Laurence Tratt: How Hard is it to Adapt a Memory Allocator to CHERI?

CHERI is a set of things (adapted CPUs, adapted operating systems, adapted libraries) that, collectively, aim to stop software bugs becoming security flaws. If you’d like to know more, I gave some of my thinking on CHERI in Two Stories for “What is CHERI?”.

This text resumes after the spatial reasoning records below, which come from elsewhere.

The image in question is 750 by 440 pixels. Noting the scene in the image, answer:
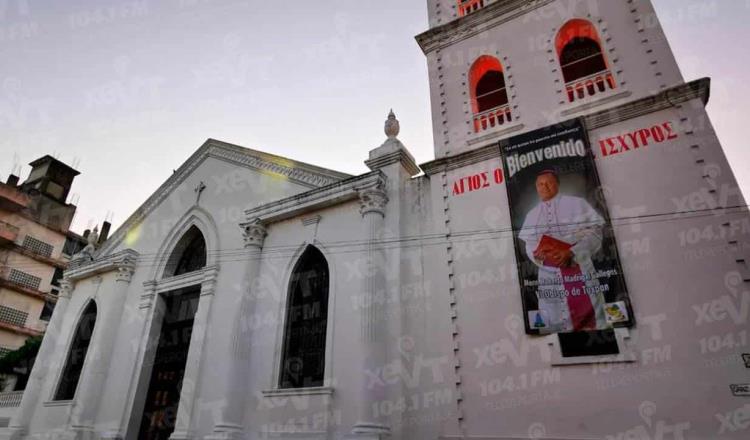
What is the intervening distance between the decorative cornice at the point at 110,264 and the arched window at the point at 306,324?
7432 mm

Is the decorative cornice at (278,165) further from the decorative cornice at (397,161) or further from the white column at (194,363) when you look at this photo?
the white column at (194,363)

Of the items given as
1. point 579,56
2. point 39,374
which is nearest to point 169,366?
point 39,374

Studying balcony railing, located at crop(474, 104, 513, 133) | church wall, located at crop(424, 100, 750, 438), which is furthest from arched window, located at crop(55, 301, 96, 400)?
balcony railing, located at crop(474, 104, 513, 133)

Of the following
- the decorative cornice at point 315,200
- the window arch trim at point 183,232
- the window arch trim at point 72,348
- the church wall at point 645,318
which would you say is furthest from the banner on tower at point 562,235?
the window arch trim at point 72,348

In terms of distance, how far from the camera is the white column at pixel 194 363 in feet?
35.9

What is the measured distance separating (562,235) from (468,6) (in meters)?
7.67

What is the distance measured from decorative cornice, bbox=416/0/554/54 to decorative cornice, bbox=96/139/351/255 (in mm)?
4541

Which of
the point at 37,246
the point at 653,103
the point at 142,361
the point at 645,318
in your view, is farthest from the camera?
the point at 37,246

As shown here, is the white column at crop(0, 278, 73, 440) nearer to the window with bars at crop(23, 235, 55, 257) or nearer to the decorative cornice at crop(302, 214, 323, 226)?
the decorative cornice at crop(302, 214, 323, 226)

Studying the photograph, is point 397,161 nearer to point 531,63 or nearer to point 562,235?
point 531,63

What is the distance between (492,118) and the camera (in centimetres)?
1035

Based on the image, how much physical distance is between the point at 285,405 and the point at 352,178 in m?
5.52

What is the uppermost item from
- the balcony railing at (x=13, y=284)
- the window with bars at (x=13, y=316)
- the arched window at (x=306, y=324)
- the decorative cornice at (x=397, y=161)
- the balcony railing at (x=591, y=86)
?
the balcony railing at (x=13, y=284)

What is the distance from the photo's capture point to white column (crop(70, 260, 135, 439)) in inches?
510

In this post I’m going to flesh out an observation I made in that post, which is that some software needs thoughtful adaption to CHERI if we want to get the security advantages we hope for. Exactly what that thoughtful adaption might look like will vary, probably substantially, between different pieces of software. What, for instance, might it look like for critical, widely used, components? In this post I’m going to look at how memory allocators (henceforth “allocators”), one of software’s most fundamental building blocks, can be adapted to CHERI. If you find this interesting, but want greater depth than I’ll go into here, you might be interested in the paper Picking a CHERI Allocator: Security and Performance Considerations that this post is based upon.

A Simple Allocator

It is a truism that virtually every program needs to dynamically allocate memory. Our collective folklore tells us that allocators like dlmalloc or jemalloc are impressive pieces of software that improve on their predecessors, but very few of us can really explain why. We call malloc, realloc, and free and magically chunks of memory are allocated, resized, or freed on our behalf.

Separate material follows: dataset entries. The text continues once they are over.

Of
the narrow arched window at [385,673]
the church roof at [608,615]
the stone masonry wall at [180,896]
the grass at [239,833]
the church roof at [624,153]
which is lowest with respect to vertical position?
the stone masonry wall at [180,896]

As is often the case, one can get a useful insight into allocators by stripping away as much of the cleverness as possible. It turns out that we can write an allocator sufficient to run some real programs in just 25 lines of C:

#include <stddef.h>
#include <stdlib.h>
#include <string.h>
#include <sys/mman.h>

static char *heap_start;
static char *heap;
static size_t HEAP_SIZE = 1024 * 1024 * 1024;

void *malloc(size_t sz) {
  if (!heap) heap = heap_start = mmap(NULL, HEAP_SIZE,
    PROT_READ|PROT_WRITE, MAP_PRIVATE|MAP_ANON,-1,0);
  sz = __builtin_align_up(sz, _Alignof(max_align_t));
  if (heap + sz > heap_start + HEAP_SIZE) return NULL;
  heap += sz;
  return heap - sz;
}

void free(void *ptr) { }

void *realloc(void *ptr, size_t sz) {
  void *new_ptr = malloc(sz);
  if (ptr && new_ptr) memmove(new_ptr, ptr, sz);
  return new_ptr;
}

What we’ve implemented is a “bump allocator”: every time we want to allocate or reallocate a block of memory, we “bump” (i.e. increment) the pointer stored in the variable heap.

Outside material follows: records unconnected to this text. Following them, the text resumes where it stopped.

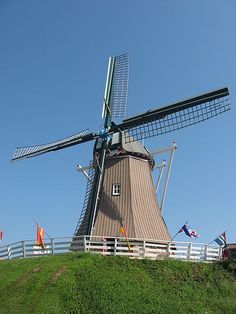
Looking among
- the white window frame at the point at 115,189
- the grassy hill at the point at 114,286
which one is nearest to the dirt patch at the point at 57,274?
the grassy hill at the point at 114,286

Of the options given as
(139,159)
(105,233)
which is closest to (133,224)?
(105,233)

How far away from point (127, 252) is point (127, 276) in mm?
2581

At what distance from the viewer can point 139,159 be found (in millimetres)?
26578

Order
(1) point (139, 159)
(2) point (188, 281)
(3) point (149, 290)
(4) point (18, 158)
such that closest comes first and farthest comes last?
(3) point (149, 290) → (2) point (188, 281) → (1) point (139, 159) → (4) point (18, 158)

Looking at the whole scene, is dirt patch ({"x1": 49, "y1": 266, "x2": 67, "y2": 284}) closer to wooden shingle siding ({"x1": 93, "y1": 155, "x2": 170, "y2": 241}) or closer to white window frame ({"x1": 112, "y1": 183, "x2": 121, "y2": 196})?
wooden shingle siding ({"x1": 93, "y1": 155, "x2": 170, "y2": 241})

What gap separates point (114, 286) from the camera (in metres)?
18.1

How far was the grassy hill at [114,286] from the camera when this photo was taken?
17.0 m

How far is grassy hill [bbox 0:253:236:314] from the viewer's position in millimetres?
17016

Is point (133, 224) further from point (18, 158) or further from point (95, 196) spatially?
point (18, 158)

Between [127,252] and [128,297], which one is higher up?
[127,252]

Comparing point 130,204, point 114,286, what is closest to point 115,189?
point 130,204

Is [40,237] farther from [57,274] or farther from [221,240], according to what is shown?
[221,240]

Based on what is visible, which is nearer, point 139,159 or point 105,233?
point 105,233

The first time that we call malloc, no heap has been allocated, so we use the operating system primitive mmap to reserve 1GiB of RAM for our process (lines 8, 11, and 12). Because many systems become unhappy if we return unaligned memory (e.g. memory which starts on addresses ending in an odd number), we round the size requested up (on my machine to the next multiple of 16) to avoid such unhappiness (line 13). We then check if there is enough space left in the heap for the allocation, returning NULL if there is not (line 14). If there is enough space in the heap we then return a pointer to the beginning of the block (line 16) and “bump” the heap pointer (line 15).

Unsurprisingly, I have cut a few corners to keep things simple (e.g. let’s hope that mmap doesn’t fail!). Most obviously, free doesn’t “return” memory to the heap: this is semantically correct, though it will cause programs to run out of memory rather quickly! You may also find the definition of realloc surprising, because it copies however many bytes are now requested from the old to the new block. This works because our heap is contiguous so, if there’s enough space for the new block, by definition we can copy at least that many bytes from the old block.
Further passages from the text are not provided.